Records contained in a dataset

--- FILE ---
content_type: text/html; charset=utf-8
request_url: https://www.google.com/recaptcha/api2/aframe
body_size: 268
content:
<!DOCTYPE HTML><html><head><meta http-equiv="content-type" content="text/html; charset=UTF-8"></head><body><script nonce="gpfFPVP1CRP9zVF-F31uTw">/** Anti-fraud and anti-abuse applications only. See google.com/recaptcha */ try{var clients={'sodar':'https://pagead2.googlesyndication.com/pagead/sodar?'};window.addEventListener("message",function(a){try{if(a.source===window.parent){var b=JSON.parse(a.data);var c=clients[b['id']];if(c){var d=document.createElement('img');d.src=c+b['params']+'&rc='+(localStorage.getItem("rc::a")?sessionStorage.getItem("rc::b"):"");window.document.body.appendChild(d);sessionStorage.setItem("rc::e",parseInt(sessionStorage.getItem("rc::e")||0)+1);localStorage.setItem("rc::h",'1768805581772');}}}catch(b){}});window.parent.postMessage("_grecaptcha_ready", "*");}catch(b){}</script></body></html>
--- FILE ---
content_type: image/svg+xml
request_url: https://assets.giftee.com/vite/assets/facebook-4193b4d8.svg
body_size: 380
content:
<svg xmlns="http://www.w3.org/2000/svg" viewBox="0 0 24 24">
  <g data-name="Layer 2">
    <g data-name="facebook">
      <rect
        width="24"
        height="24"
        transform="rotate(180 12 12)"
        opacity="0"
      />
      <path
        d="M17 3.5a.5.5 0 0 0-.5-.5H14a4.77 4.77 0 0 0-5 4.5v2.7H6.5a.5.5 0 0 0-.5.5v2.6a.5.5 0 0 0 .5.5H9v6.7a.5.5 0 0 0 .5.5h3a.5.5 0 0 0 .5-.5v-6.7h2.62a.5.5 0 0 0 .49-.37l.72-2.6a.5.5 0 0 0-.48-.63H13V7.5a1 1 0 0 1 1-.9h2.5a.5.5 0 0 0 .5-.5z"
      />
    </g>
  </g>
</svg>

* **What needs to be done**
Scan the entries and show every line in which the word "facebook" is found.

* **Solution below**
request_url: https://assets.giftee.com/vite/assets/facebook-4193b4d8.svg
    <g data-name="facebook">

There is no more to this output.